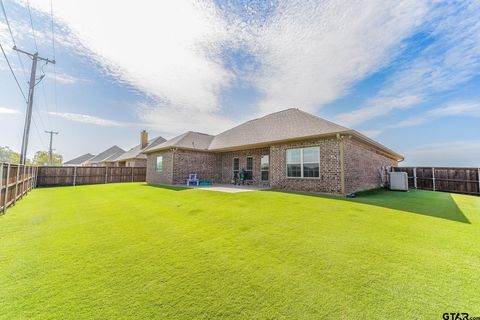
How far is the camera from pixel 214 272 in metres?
2.78

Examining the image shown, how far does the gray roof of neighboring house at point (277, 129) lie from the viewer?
1073 centimetres

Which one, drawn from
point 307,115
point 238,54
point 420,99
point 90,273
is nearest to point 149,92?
point 238,54

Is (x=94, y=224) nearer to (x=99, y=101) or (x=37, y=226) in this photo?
(x=37, y=226)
-*-*-
Required work »
Reproduce every line of the records above verbatim, omitting the picture.

Output of the exercise »
How far is the camera from pixel 214 272 in metres?
2.78

Examining the image shown, how far does the gray roof of neighboring house at point (277, 129) lie from the viewer?
1073 centimetres

Which one, drawn from
point 307,115
point 238,54
point 420,99
point 90,273
is nearest to point 149,92?
point 238,54

Is (x=94, y=224) nearer to (x=99, y=101) or (x=37, y=226) in this photo?
(x=37, y=226)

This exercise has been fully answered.